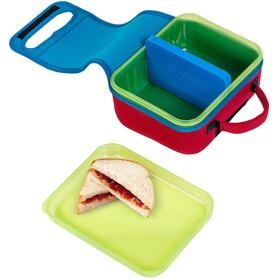 Nalgene Buddy Caja para el almuerzo, red
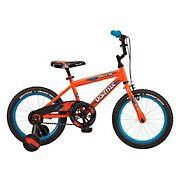 """Pacific Boys 16"""" Vortex Bike"""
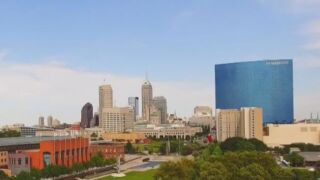 WATCH: Take beautiful tour through Indianapolis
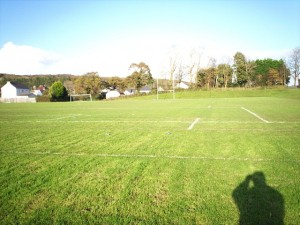 Gwendraeth School Playing Fields
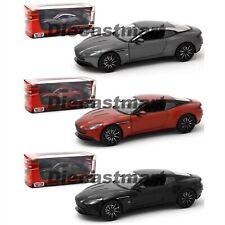 MOTORMAX 79345 ASTON MARTIN DB11 1:24 DIECAST CAR BLACK / COPPER / METALLIC GREY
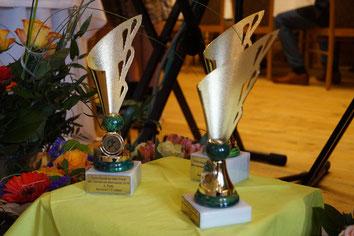 Grün-Goldener Mai-Pokal 2016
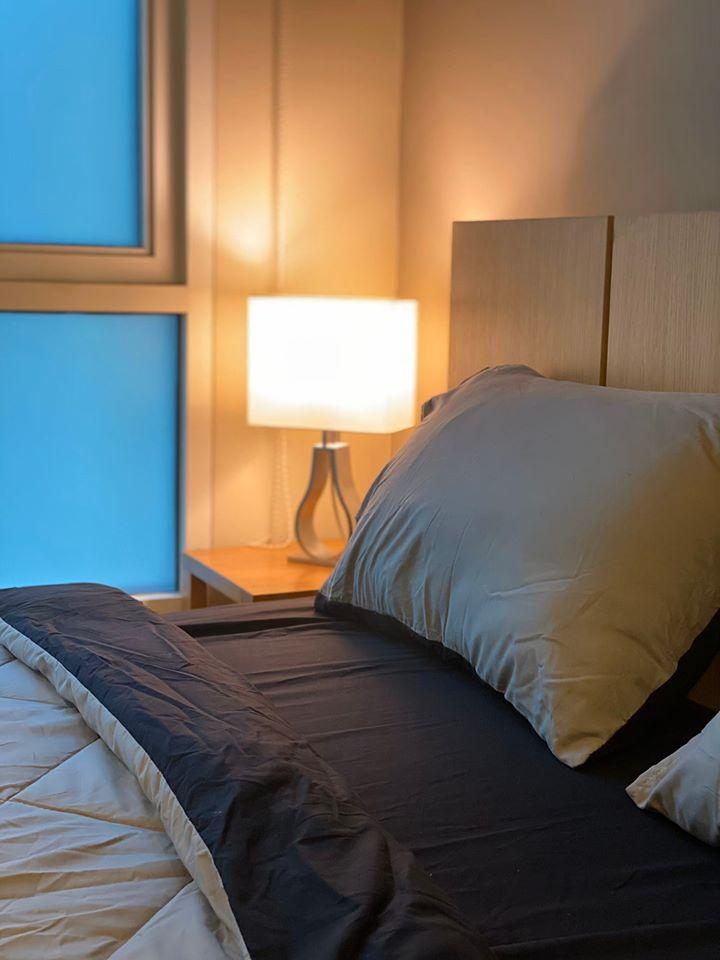 เช่าคอนโดสุขุมวิท อโศก ทองหล่อ : ให้เช่า เบเวอรี่ 33 (Beverly 33) สุขุมวิท 33 พร้อมเข้าอยู่ ใกล้ BTS พร้อมพงษ์ 1 ห้องนอน 1 ห้องน้ำ
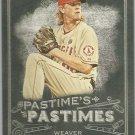 2014 Topps Allen & Ginter Baseball Pastimes Jered Weaver (Angels) #PP-JW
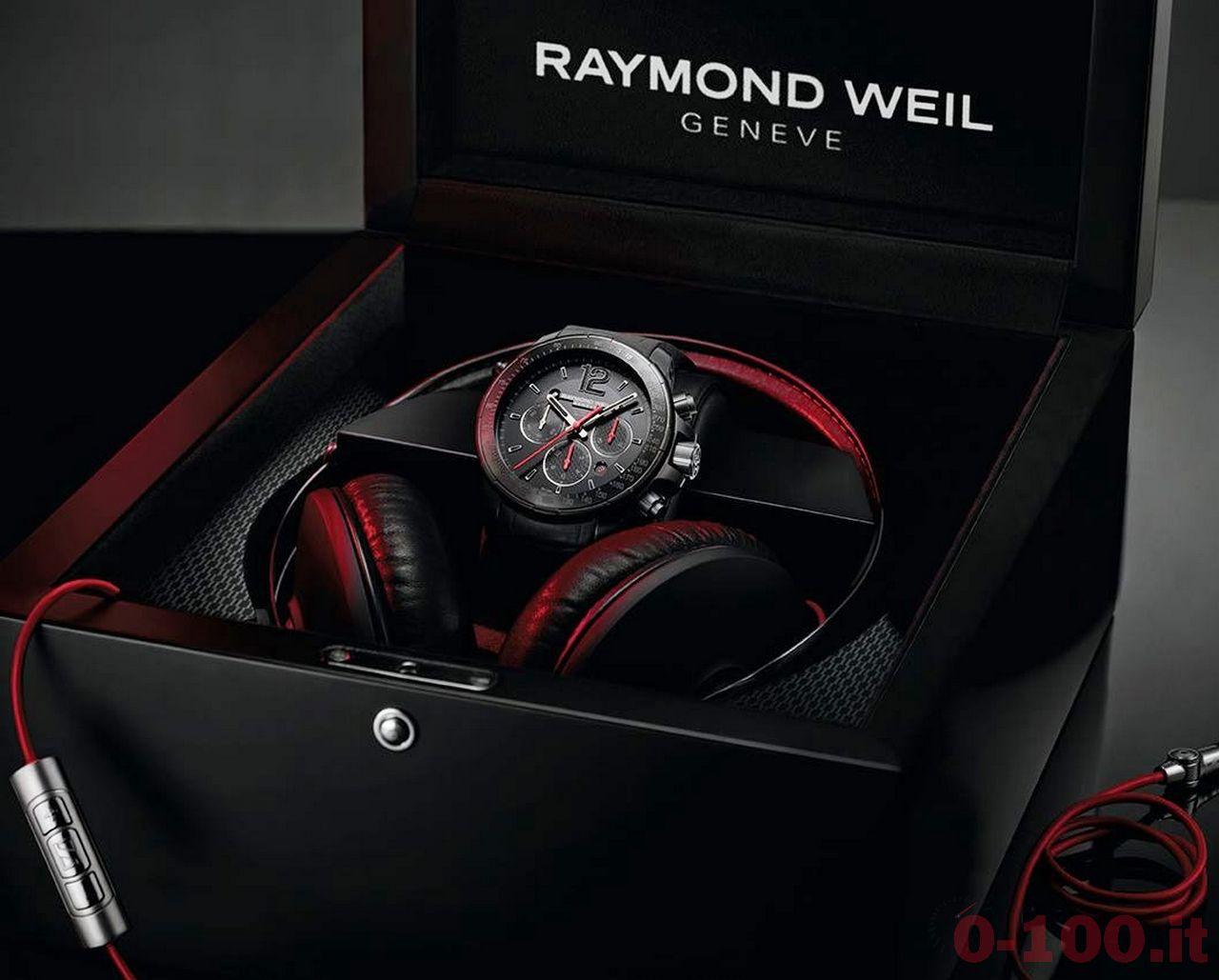 baselworld-2014-raymond-weil-nabucco-rivoluzione-ii-prezzo-price _0-1004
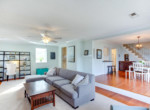 2909 Main St Edgewater MD-large-013-011-Family Room-1500x1000-72dpi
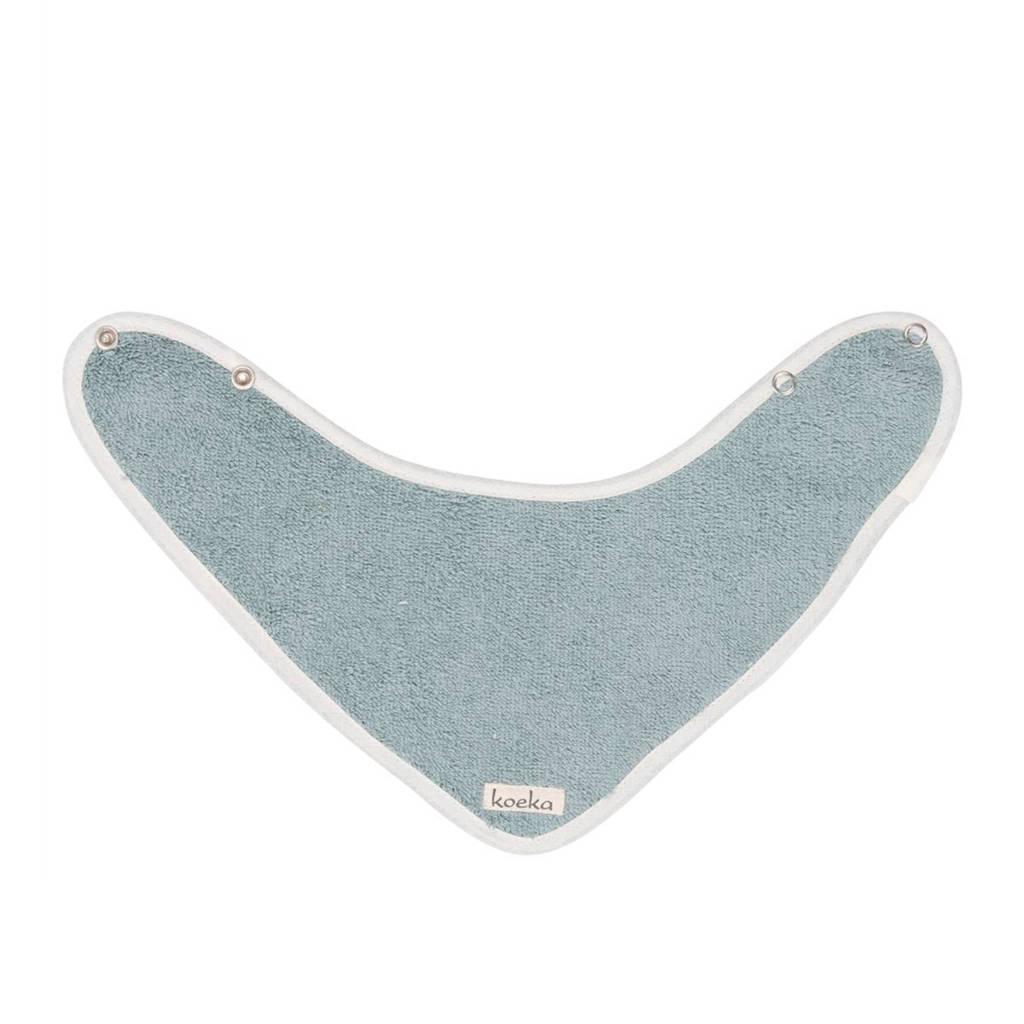 Koeka Venice mini slab sapphire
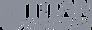 Titan SynergyNEW2019Grey.png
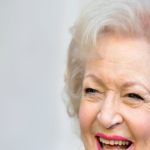 Betty White Turns 98 and still young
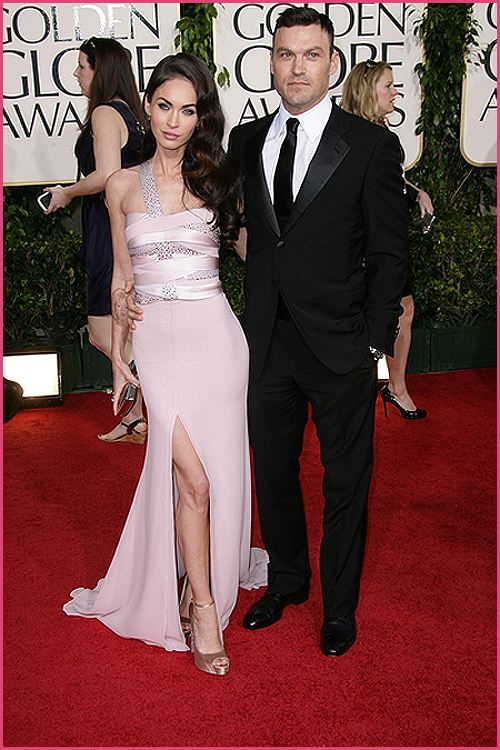 megan fox golden globes 2011 Golden Globes 2011: Welches Kleid war am schönsten?
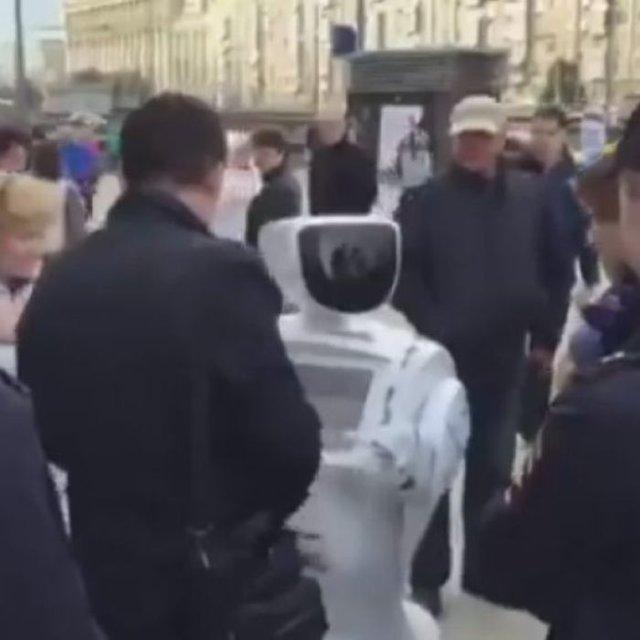 ربات+تلگرام+عکس+نگار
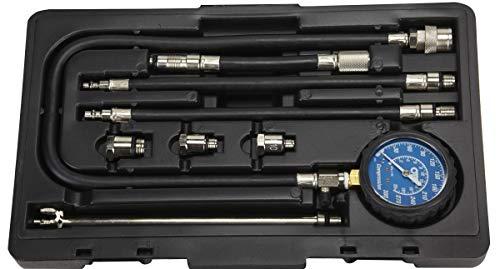 Bestselling Fuel Pressure Testers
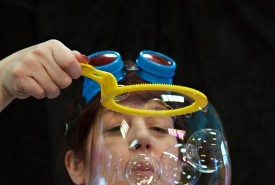 Steff's Magic Bubbles - Bubble Performer Ipswich, East of England
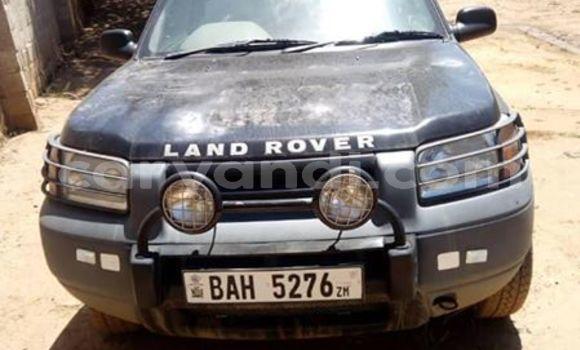 Buy Used Land Rover Freelander Black Car in Lusaka in Zambia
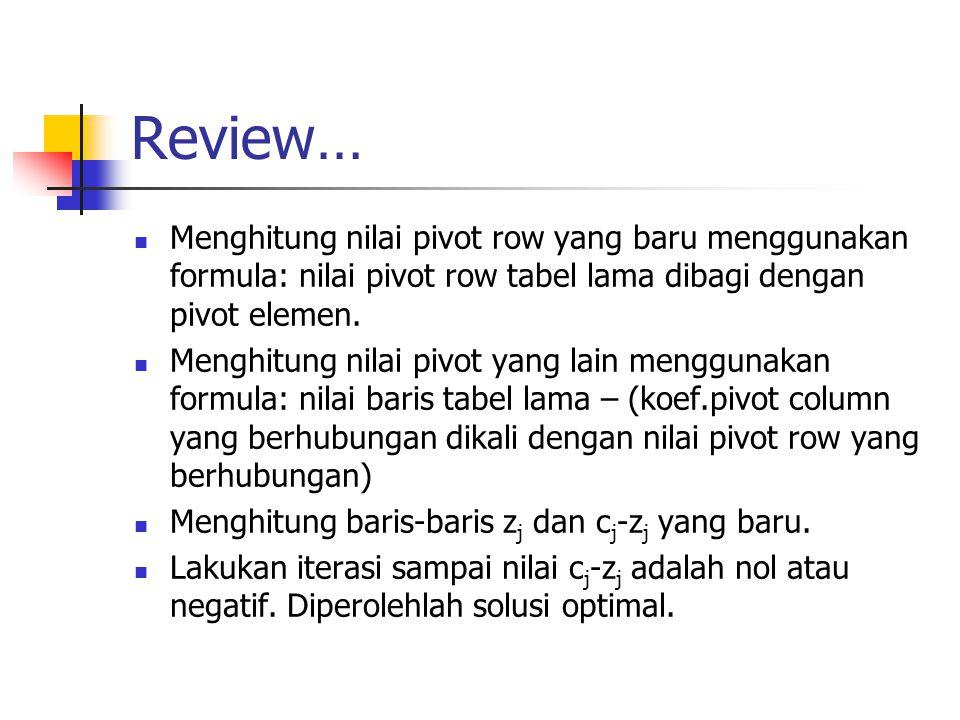 Review… Menghitung nilai pivot row yang baru menggunakan formula: nilai pivot row tabel lama dibagi dengan pivot elemen.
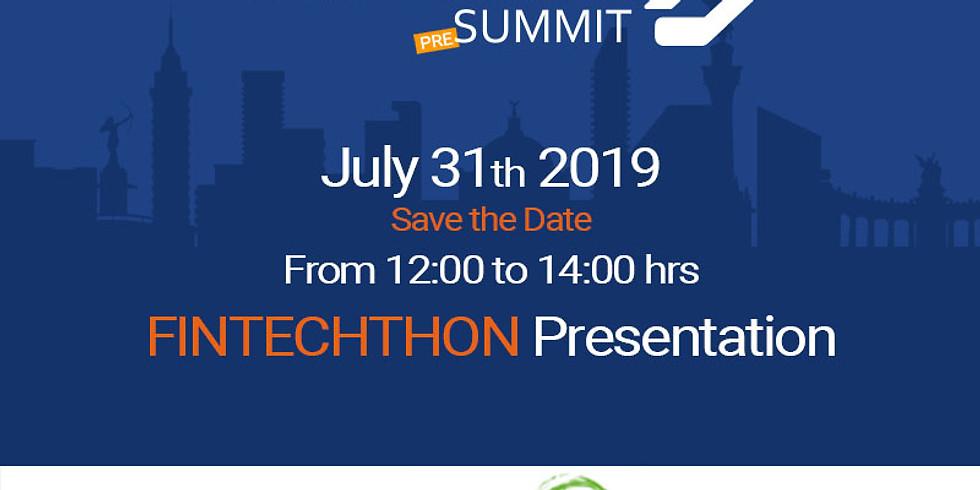 Fintechthon presentation open banking fintech and blockchain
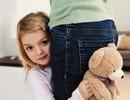 چسبیدن بچه به مادر، نشانه اضطراب جدایی است؟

##############################

**What the exercise asks**
From the line containing "Buy Used Land" to the last line of the entries, output every line exactly as written, but leave out the pictures.

**Solution for this problem**
 Buy Used Land Rover Freelander Black Car in Lusaka in Zambia
 Review… Menghitung nilai pivot row yang baru menggunakan formula: nilai pivot row tabel lama dibagi dengan pivot elemen.
 Fintechthon presentation open banking fintech and blockchain
 چسبیدن بچه به مادر، نشانه اضطراب جدایی است؟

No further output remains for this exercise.